> [RECORDS FOR THIS EXERCISE]
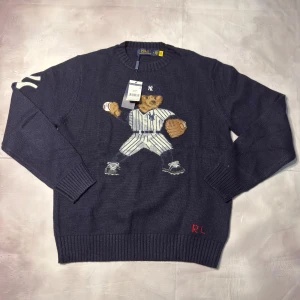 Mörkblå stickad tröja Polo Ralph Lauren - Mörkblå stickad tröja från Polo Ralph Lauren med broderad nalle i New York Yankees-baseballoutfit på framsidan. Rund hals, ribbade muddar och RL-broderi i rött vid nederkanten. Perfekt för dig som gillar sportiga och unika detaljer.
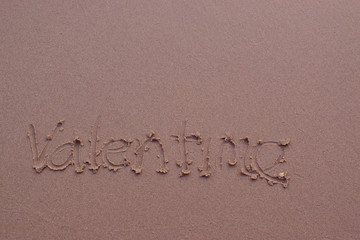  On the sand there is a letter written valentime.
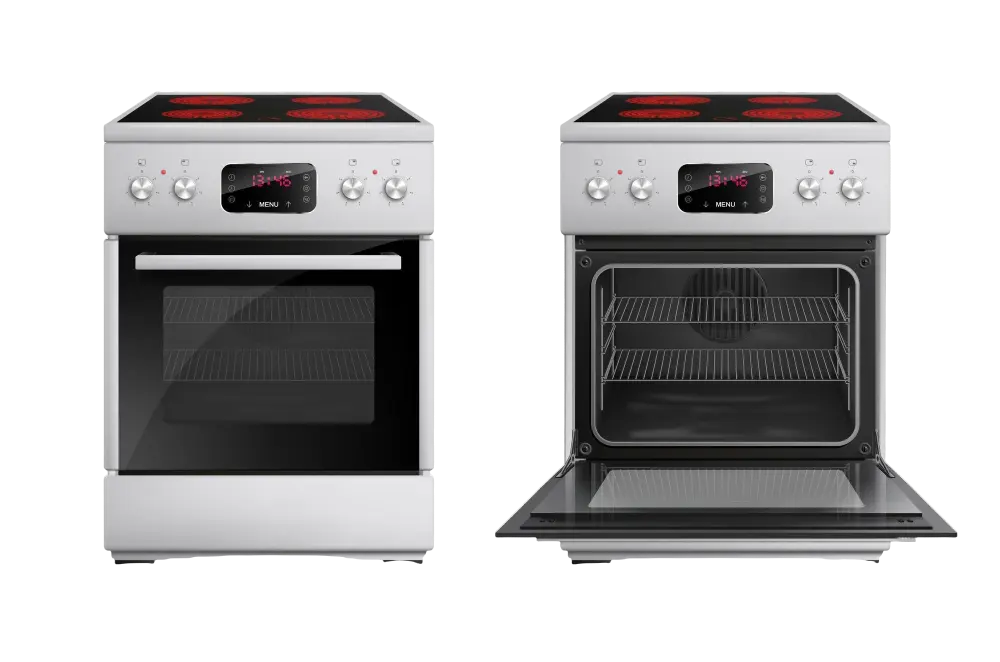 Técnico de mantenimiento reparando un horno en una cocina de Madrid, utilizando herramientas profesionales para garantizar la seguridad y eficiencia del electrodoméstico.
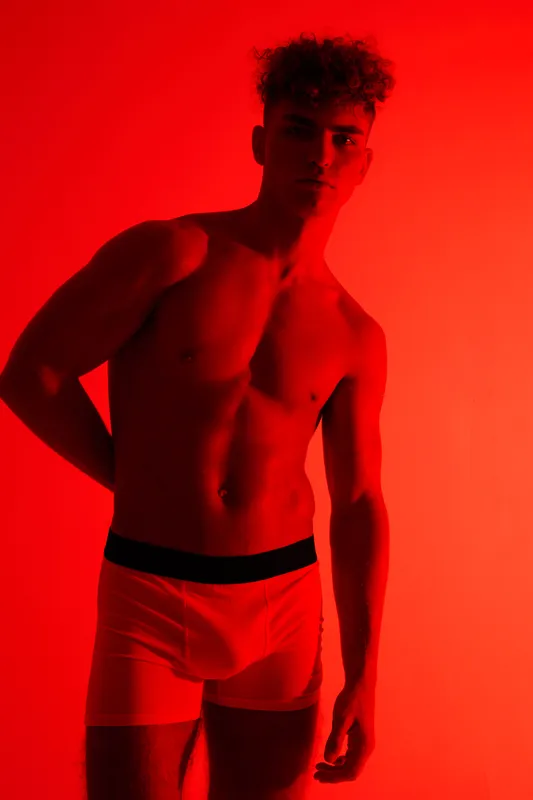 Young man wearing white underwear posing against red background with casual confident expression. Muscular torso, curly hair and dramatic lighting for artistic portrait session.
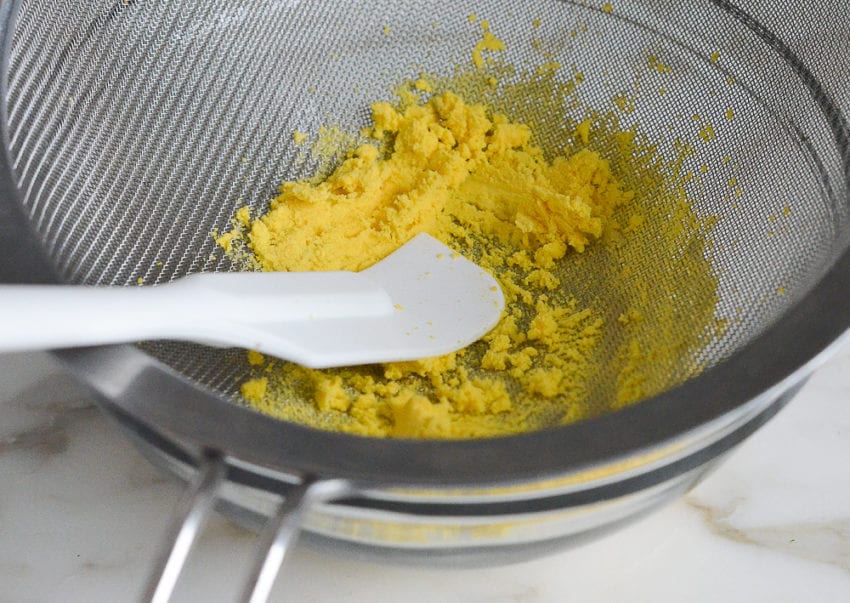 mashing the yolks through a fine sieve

> [WHAT IS BEING ASKED]
Write the lines above as a JSON list of strings, one string per line, skipping any blank lines. Leave the pictures out and keep only the text.

> [OUTPUT FOR THIS EXERCISE]
[
  " Mörkblå stickad tröja Polo Ralph Lauren - Mörkblå stickad tröja från Polo Ralph Lauren med broderad nalle i New York Yankees-baseballoutfit på framsidan. Rund hals, ribbade muddar och RL-broderi i rött vid nederkanten. Perfekt för dig som gillar sportiga och unika detaljer.",
  "  On the sand there is a letter written valentime.",
  " Técnico de mantenimiento reparando un horno en una cocina de Madrid, utilizando herramientas profesionales para garantizar la seguridad y eficiencia del electrodoméstico.",
  " Young man wearing white underwear posing against red background with casual confident expression. Muscular torso, curly hair and dramatic lighting for artistic portrait session.",
  " mashing the yolks through a fine sieve"
]